Порфирий недоуменно поглядел на нее, потом на Птолемея.
– Нравы у нас простые, – сказал тот. – Тебе интересно, что скажет эта женщина?
– Выслушаю с удовольствием.
– Ты, друг, ищешь истину, – начала матрона, – но обременен множеством косных мужских привычек, мешающих ее увидеть. Вернее, это не исключительно мужские привычки – они свойственны человеческому уму независимо от пола. Но в мужском поведении они проявляются особенно ярко.
– Какие же это привычки?
– Мы упиваемся тем, что появляется и расцветает. И упускаем из виду подходящее к концу. Так происходит не только с вещами и людьми, но с каждым нашим переживанием и мыслью. Мы бросаем прежнее, устремляясь за новым. Из-за этого люди не видят истинной природы мира, в котором живут. Привычка пожилых сатиров вроде тебя волочиться за молоденькими есть всего лишь одно из проявлений этого проклятья.
Порфирий засмеялся.
– Почему ты говоришь, что это проклятье?
– Потому что оно замыкает человеческий ум в юдоли скорби. Из-за него люди принимают гниющий труп мира за цветущий розовый куст.
– Ну зачем же так, – сказал Порфирий. – Есть цветущий розовый куст. И есть гниющий труп. Это не одно и то же.
– Есть мудрец, – ответила матрона. – И есть простофиля. Простофиля – это тот, кто видит в распускающемся розовом кусте цветение юности. Мудрец – это тот, кто сразу узнает в нем гниющий труп.
– Будь ты помоложе, – не выдержал я, – ты бы сейчас крутила перед нами задом, а не смущала этими речами.
– И это тоже верно, – вздохнула женщина. – Я была мудра не всегда.
Порфирий сделал серьезное лицо.
– Ты права, – сказал он. – Но чтимый мною Гегесий выразил ту же мысль изящнее.
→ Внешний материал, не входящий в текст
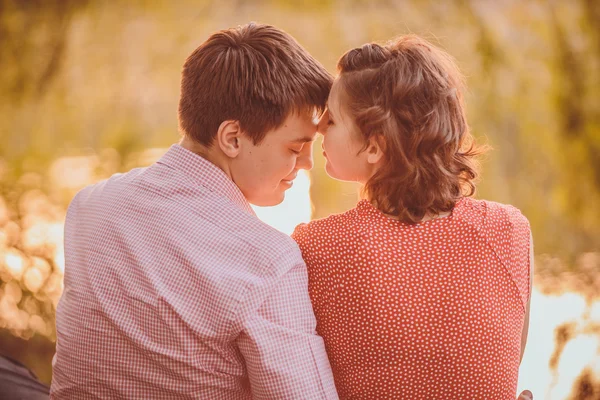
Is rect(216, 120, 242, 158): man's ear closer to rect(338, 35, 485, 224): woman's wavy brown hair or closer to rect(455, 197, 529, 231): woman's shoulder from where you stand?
rect(338, 35, 485, 224): woman's wavy brown hair

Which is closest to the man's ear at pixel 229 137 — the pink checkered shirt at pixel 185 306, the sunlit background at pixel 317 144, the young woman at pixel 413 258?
the pink checkered shirt at pixel 185 306

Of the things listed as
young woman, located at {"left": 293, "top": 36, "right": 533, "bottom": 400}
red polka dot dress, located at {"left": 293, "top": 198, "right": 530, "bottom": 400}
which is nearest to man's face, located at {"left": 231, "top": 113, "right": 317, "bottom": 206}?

Наша жизнь есть связка множества событий, и каждое из них кончается маленькой смертью. Мы не замечаем бесконечной гирлянды смертей, потому что они спрятаны под лепестками цветка, за который выдает себя мироздание…
– Рада, что ты это понимаешь, – ответила женщина.
– Если любиться с пожилыми матронами, – глубокомысленно добавил Порфирий, – постигнешь, каково наше существование на самом деле, гораздо быстрее. Но я никогда не мог выпить столько цекубы.
За такими милыми разговорами мы закончили трапезу, допили вино – и стали собираться в путь. Порфирий на прощание обнял Птолемея, дал матроне два золотых и поблагодарил ее за наставления. Я подумал, что он мог бы и распять ее за «пожилого сатира». Впрочем, это не поздно было сделать и на обратном пути.
Я заметил, что мыслю уже как настоящий придворный.
– Элевсин здесь рядом, – сказал Птолемей, узнав, куда мы направляемся. – Но почему вы не идете к нему по священной дороге из Афин, как делают все паломники?